--- Task brief ---
Print all the records below exactly as they stand, but leave out the pictures.

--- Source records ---

- Opening Delimiter -

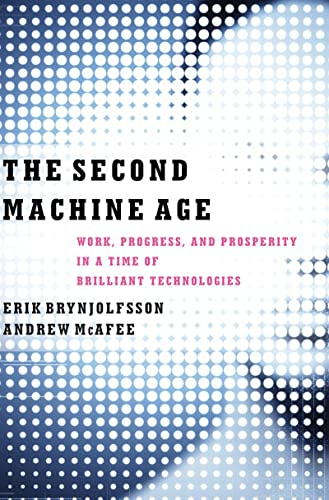 The Second Machine Age, by Brynjolfsson, E. and A. McAfee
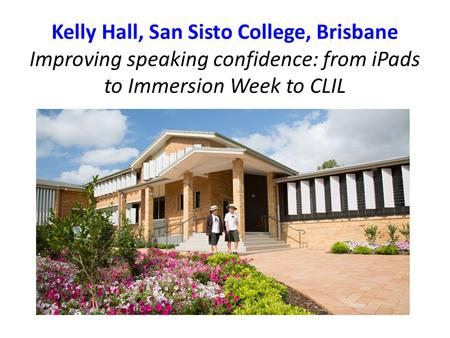 Kelly Hall, San Sisto College, Brisbane Improving speaking confidence: from <strong>iPads</strong> to Immersion Week to CLIL.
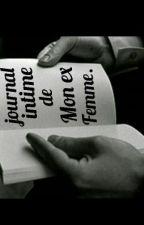 Le Journal Intime De Mon Ex Femme  by Cherif_Ahmed
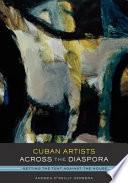 Cuban Artists Across the Diaspora
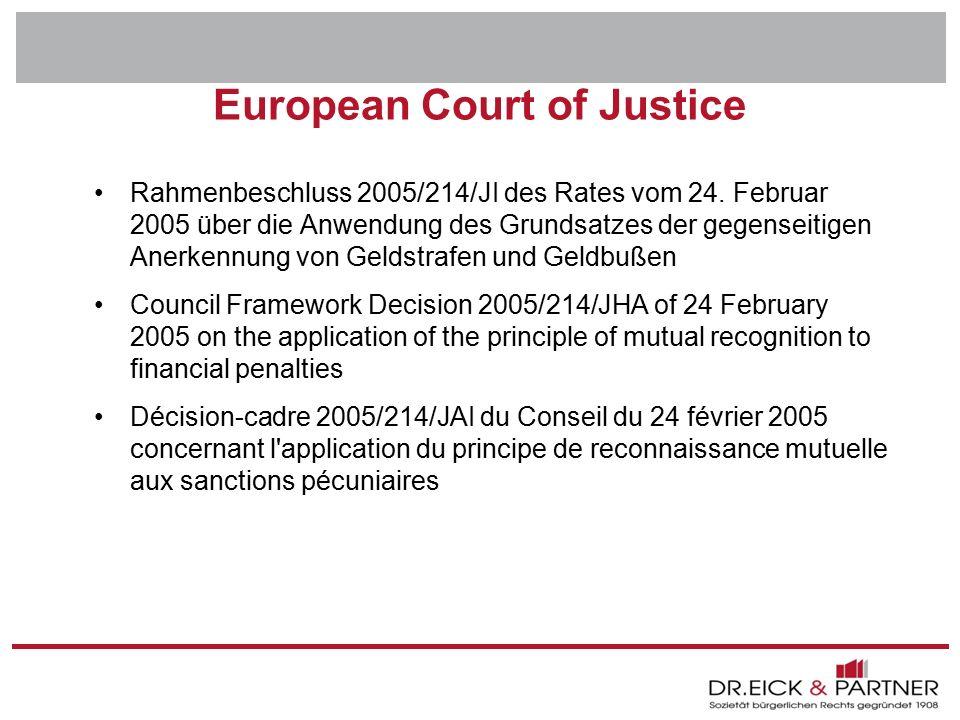 Dr. Eick & Partner GbR Erfurt - Bochum- Hamm - Dresden - Brandenburg - Naumburg - Rostock - Schwerin - München European Court of Justice Rahmenbeschlu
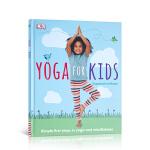 【发顺丰】英文进口原版 DK出版 Yoga For Kids 儿童亲子瑜伽健身课程 初级入门零基础教程大全图解 促进身
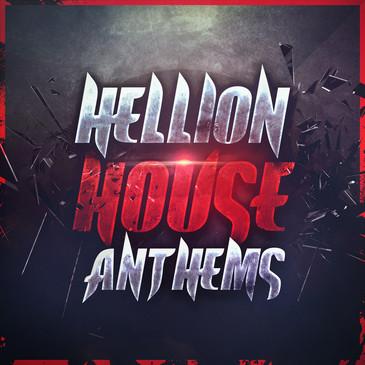 Hellion House Anthems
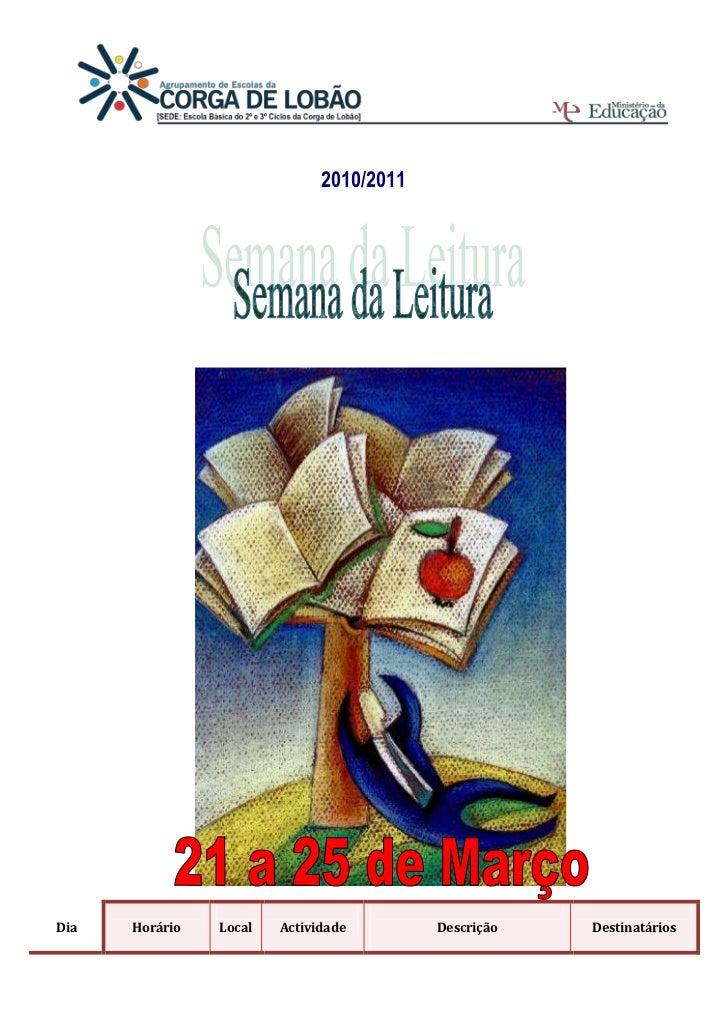 2010/2011<br />                     <br />           <br />DiaHorárioLocalActividadeDescriçãoDestinatários2ª Feira21 Março...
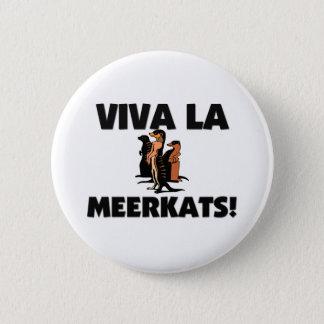 Viva La Meerkats 6 Cm Round Badge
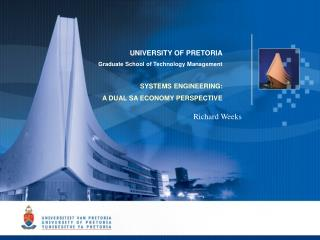 UNIVERSITY OF PRETORIA Graduate School of Technology Management SYSTEMS ENGINEERING:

- Closing Delimiter -

--- Result for this task ---
 The Second Machine Age, by Brynjolfsson, E. and A. McAfee
 Kelly Hall, San Sisto College, Brisbane Improving speaking confidence: from <strong>iPads</strong> to Immersion Week to CLIL.
 Le Journal Intime De Mon Ex Femme  by Cherif_Ahmed
 Cuban Artists Across the Diaspora
 Dr. Eick & Partner GbR Erfurt - Bochum- Hamm - Dresden - Brandenburg - Naumburg - Rostock - Schwerin - München European Court of Justice Rahmenbeschlu
 【发顺丰】英文进口原版 DK出版 Yoga For Kids 儿童亲子瑜伽健身课程 初级入门零基础教程大全图解 促进身
 Hellion House Anthems
 2010/2011<br />                     <br />           <br />DiaHorárioLocalActividadeDescriçãoDestinatários2ª Feira21 Março...
 Viva La Meerkats 6 Cm Round Badge
 UNIVERSITY OF PRETORIA Graduate School of Technology Management SYSTEMS ENGINEERING:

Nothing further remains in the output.